WBC優勝のことば[2023年03月22日(Wed)]

◆野球のWBC、日本チームは準決勝での逆転サヨナラのドラマに続き、決勝アメリカ戦でも、先制点に追いつき守り抜くチーム力で劇的な優勝を手にした。

大谷翔平投手が迎えた最終バッターがエンジェルスの盟友トラウト選手というのも、天の配剤としか思われない。

◆岸田首相ウクライナ電撃訪問のニュースもすっかり霞んでしまった。
こちらは、発する言葉が紋切り型で、実意も理想も表現できないのだから仕方がない。

◆それに比し、勝利インタビューの大谷翔平選手の言葉は強く印象に残った。

(「これで日本の野球がますます世界で注目されていく」と振ったインタビュアーに対し)
「日本だけでなく、韓国もそうですし、台湾も中国もまたその他の国も、もっともっと野球を大好きになってもらえるように、その一歩として優勝できたことがよかったかなと思いますし、そうなってくれることを願っています」

「ニッポン、すごい」で終わらせないこの言葉には、あまたの外交官が束になっても敵わない力がある(すでに韓国や中国のメディアが反応している)。

栗山英樹監督の選手への信頼が揺るがなかったことは多くの人が指摘している(村上宗隆選手が本領を発揮するまで主軸として起用し続けたことなど)。

- **提供データ**
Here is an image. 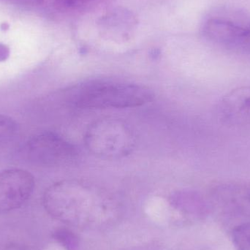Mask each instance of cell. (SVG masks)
I'll return each instance as SVG.
<instances>
[{"instance_id": "obj_1", "label": "cell", "mask_w": 250, "mask_h": 250, "mask_svg": "<svg viewBox=\"0 0 250 250\" xmlns=\"http://www.w3.org/2000/svg\"><path fill=\"white\" fill-rule=\"evenodd\" d=\"M153 98L154 92L146 86L105 79L78 83L65 94L69 105L82 109L136 108L151 102Z\"/></svg>"}, {"instance_id": "obj_2", "label": "cell", "mask_w": 250, "mask_h": 250, "mask_svg": "<svg viewBox=\"0 0 250 250\" xmlns=\"http://www.w3.org/2000/svg\"><path fill=\"white\" fill-rule=\"evenodd\" d=\"M84 142L89 152L97 157L122 158L133 149L135 136L124 122L114 118L101 119L89 125Z\"/></svg>"}, {"instance_id": "obj_3", "label": "cell", "mask_w": 250, "mask_h": 250, "mask_svg": "<svg viewBox=\"0 0 250 250\" xmlns=\"http://www.w3.org/2000/svg\"><path fill=\"white\" fill-rule=\"evenodd\" d=\"M26 154L34 163L45 166L68 164L79 157V151L73 144L48 132L31 138L26 145Z\"/></svg>"}, {"instance_id": "obj_4", "label": "cell", "mask_w": 250, "mask_h": 250, "mask_svg": "<svg viewBox=\"0 0 250 250\" xmlns=\"http://www.w3.org/2000/svg\"><path fill=\"white\" fill-rule=\"evenodd\" d=\"M203 36L229 51L250 56V28L204 17L201 23Z\"/></svg>"}, {"instance_id": "obj_5", "label": "cell", "mask_w": 250, "mask_h": 250, "mask_svg": "<svg viewBox=\"0 0 250 250\" xmlns=\"http://www.w3.org/2000/svg\"><path fill=\"white\" fill-rule=\"evenodd\" d=\"M35 179L22 169H7L0 172V214L17 209L30 198Z\"/></svg>"}, {"instance_id": "obj_6", "label": "cell", "mask_w": 250, "mask_h": 250, "mask_svg": "<svg viewBox=\"0 0 250 250\" xmlns=\"http://www.w3.org/2000/svg\"><path fill=\"white\" fill-rule=\"evenodd\" d=\"M219 117L224 124H250V86H241L226 94L219 103Z\"/></svg>"}, {"instance_id": "obj_7", "label": "cell", "mask_w": 250, "mask_h": 250, "mask_svg": "<svg viewBox=\"0 0 250 250\" xmlns=\"http://www.w3.org/2000/svg\"><path fill=\"white\" fill-rule=\"evenodd\" d=\"M219 203L239 210L250 211V186L244 184H227L215 190Z\"/></svg>"}, {"instance_id": "obj_8", "label": "cell", "mask_w": 250, "mask_h": 250, "mask_svg": "<svg viewBox=\"0 0 250 250\" xmlns=\"http://www.w3.org/2000/svg\"><path fill=\"white\" fill-rule=\"evenodd\" d=\"M204 17L229 22L243 27L250 28V13L234 6H216L210 9Z\"/></svg>"}, {"instance_id": "obj_9", "label": "cell", "mask_w": 250, "mask_h": 250, "mask_svg": "<svg viewBox=\"0 0 250 250\" xmlns=\"http://www.w3.org/2000/svg\"><path fill=\"white\" fill-rule=\"evenodd\" d=\"M113 0H54V5L57 10L70 13H83L106 5Z\"/></svg>"}, {"instance_id": "obj_10", "label": "cell", "mask_w": 250, "mask_h": 250, "mask_svg": "<svg viewBox=\"0 0 250 250\" xmlns=\"http://www.w3.org/2000/svg\"><path fill=\"white\" fill-rule=\"evenodd\" d=\"M232 242L237 250H250V223L235 227L231 233Z\"/></svg>"}, {"instance_id": "obj_11", "label": "cell", "mask_w": 250, "mask_h": 250, "mask_svg": "<svg viewBox=\"0 0 250 250\" xmlns=\"http://www.w3.org/2000/svg\"><path fill=\"white\" fill-rule=\"evenodd\" d=\"M17 132V124L16 122L7 117L0 114V146L10 142Z\"/></svg>"}, {"instance_id": "obj_12", "label": "cell", "mask_w": 250, "mask_h": 250, "mask_svg": "<svg viewBox=\"0 0 250 250\" xmlns=\"http://www.w3.org/2000/svg\"><path fill=\"white\" fill-rule=\"evenodd\" d=\"M8 54V51L4 45H0V60H4L6 59V56Z\"/></svg>"}]
</instances>
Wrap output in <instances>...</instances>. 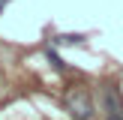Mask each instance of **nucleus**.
I'll list each match as a JSON object with an SVG mask.
<instances>
[{"label":"nucleus","instance_id":"obj_1","mask_svg":"<svg viewBox=\"0 0 123 120\" xmlns=\"http://www.w3.org/2000/svg\"><path fill=\"white\" fill-rule=\"evenodd\" d=\"M63 105H66V111L72 114V120H90V117H93V99H90L87 87H72V90H66Z\"/></svg>","mask_w":123,"mask_h":120},{"label":"nucleus","instance_id":"obj_5","mask_svg":"<svg viewBox=\"0 0 123 120\" xmlns=\"http://www.w3.org/2000/svg\"><path fill=\"white\" fill-rule=\"evenodd\" d=\"M6 3H9V0H0V9H3V6H6Z\"/></svg>","mask_w":123,"mask_h":120},{"label":"nucleus","instance_id":"obj_3","mask_svg":"<svg viewBox=\"0 0 123 120\" xmlns=\"http://www.w3.org/2000/svg\"><path fill=\"white\" fill-rule=\"evenodd\" d=\"M54 42L57 45H81L84 36L81 33H60V36H54Z\"/></svg>","mask_w":123,"mask_h":120},{"label":"nucleus","instance_id":"obj_6","mask_svg":"<svg viewBox=\"0 0 123 120\" xmlns=\"http://www.w3.org/2000/svg\"><path fill=\"white\" fill-rule=\"evenodd\" d=\"M108 120H123V117H108Z\"/></svg>","mask_w":123,"mask_h":120},{"label":"nucleus","instance_id":"obj_4","mask_svg":"<svg viewBox=\"0 0 123 120\" xmlns=\"http://www.w3.org/2000/svg\"><path fill=\"white\" fill-rule=\"evenodd\" d=\"M45 54H48V60H51V66H54V69H63V66H66V63H63V60H60V57H57V51H54V48H48V51H45Z\"/></svg>","mask_w":123,"mask_h":120},{"label":"nucleus","instance_id":"obj_2","mask_svg":"<svg viewBox=\"0 0 123 120\" xmlns=\"http://www.w3.org/2000/svg\"><path fill=\"white\" fill-rule=\"evenodd\" d=\"M105 111H108V117H123V99H120L117 87H105Z\"/></svg>","mask_w":123,"mask_h":120}]
</instances>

- **やること**
A - WBC優勝についての本文にある「岸田首相ウクライナ電撃訪問のニュースもすっかり霞んでしまった。」という一文を英語に訳してください。
B - 本文によると、大谷翔平投手が迎えた最終バッターは誰ですか。
資料は本文とは別のものです。

- **各作業の回答**
A - The news of Prime Minister Kishida's surprise visit to Ukraine was also completely overshadowed.

B - エンジェルスの盟友であるトラウト選手です。